Assigned task 1>
According to the page text, which process does Quay set up its event tap on?
Assigned task 2>
Extract the passage of the page text starting with "You can make" and going on through "set to NULL)".
Assigned task 3>
List every action that the page text says can be done to events before they are delivered to an application.

One of the reasons for my taking a week or two off to work mostly on the just-released Klicko was that I like to rework, and group together, code snippets that worked well for me in earlier applications, and see if I can update them to conform to my slowly growing experience. I’m also prone to digress; one such digression (several months!) resulted in the release of the unexpectedly popular RBSplitView.
Both Klicko and Quay use code that, like RBSplitView, were destined for XRay II, the supposed successor of XRay, which sadly is not reliable under Leopard. Alas, at this writing, it sounds like XRay II will remain in the freezer, its mummy mined for code snippets and general philosophical experience… but the basic idea persists, and something quite equivalent (but also quite different in detail) is already being conceived.
Both Quay and Klicko do part of their seeming magic with a technology called “Quarz Event Taps” (PDF file). This was introduced in Tiger, and perfected in Leopard. Briefly, an event tap is a C callback routine that is called to filter low-level user input events at some points in the system’s event processing, which is actually quite complex. Events can be generated, examined, modified or even suppressed before they’re delivered to an application. Since user input events are usually routed to the foreground window (that is, to the foreground application, even if it has no window), this makes event taps quite powerful.
You can make a global event tap, or a per-process tap. Quay sets up a tap on the Dock process to intercept clicks on Dock icons. Klicko uses a global tap to check for clicks on background windows.
Tapping one application is, in principle, easy: you locate the application to be tapped by its PSN (Process Serial Number), set up the tap, tie it to your application’s main run loop, and that’s it. Here’s what a bare-bones implementation would look like:
// This is the callback routine, called for every tapped event.
CGEventRef ProcessEvent(CGEventTapProxy tapProxy, CGEventType type, CGEventRef event, void *refcon) {
switch (type) {
case kCGEventLeftMouseDown:
// process a mouse down
break;
case kCGEventLeftMouseUp:
// process a mouse down
break;
}
return event; // return the tapped event (might have been modified, or set to NULL)
// returning NULL means the event isn't passed forward
}
// Here's how you set up the tap: we're catching mouse-down and mouse-up
...
ProcessSerialNumber psn;
// get the PSN for the app to be tapped; usually with the routines in <Processes.h>
...

Input data>
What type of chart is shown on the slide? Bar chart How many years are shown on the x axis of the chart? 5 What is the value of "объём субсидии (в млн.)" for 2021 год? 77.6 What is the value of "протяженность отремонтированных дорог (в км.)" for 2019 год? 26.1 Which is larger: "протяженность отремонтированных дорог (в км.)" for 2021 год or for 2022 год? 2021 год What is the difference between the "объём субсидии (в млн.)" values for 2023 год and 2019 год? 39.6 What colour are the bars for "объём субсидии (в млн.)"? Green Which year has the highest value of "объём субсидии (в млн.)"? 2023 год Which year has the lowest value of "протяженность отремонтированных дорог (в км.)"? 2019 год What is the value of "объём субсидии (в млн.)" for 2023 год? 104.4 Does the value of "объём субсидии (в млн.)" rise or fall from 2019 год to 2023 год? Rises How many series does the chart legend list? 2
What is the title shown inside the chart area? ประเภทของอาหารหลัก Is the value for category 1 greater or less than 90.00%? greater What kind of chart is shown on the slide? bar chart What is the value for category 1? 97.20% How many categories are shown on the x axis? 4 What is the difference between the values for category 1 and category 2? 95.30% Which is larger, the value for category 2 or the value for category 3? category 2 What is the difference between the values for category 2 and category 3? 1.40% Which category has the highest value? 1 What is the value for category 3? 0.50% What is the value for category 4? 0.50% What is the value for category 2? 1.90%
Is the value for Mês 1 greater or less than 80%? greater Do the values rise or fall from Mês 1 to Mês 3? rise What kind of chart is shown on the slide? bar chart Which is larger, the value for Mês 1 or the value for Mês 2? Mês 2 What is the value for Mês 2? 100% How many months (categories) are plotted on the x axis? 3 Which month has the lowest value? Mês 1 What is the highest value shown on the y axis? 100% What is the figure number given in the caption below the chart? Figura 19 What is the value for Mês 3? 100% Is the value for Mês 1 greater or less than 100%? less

Output 1>
Quay sets up its tap on the Dock process.

Output 2>
You can make a global event tap, or a per-process tap. Quay sets up a tap on the Dock process to intercept clicks on Dock icons. Klicko uses a global tap to check for clicks on background windows.
Tapping one application is, in principle, easy: you locate the application to be tapped by its PSN (Process Serial Number), set up the tap, tie it to your application’s main run loop, and that’s it. Here’s what a bare-bones implementation would look like:
// This is the callback routine, called for every tapped event.
CGEventRef ProcessEvent(CGEventTapProxy tapProxy, CGEventType type, CGEventRef event, void *refcon) {
switch (type) {
case kCGEventLeftMouseDown:
// process a mouse down
break;
case kCGEventLeftMouseUp:
// process a mouse down
break;
}
return event; // return the tapped event (might have been modified, or set to NULL)

Output 3>
generated, examined, modified, suppressed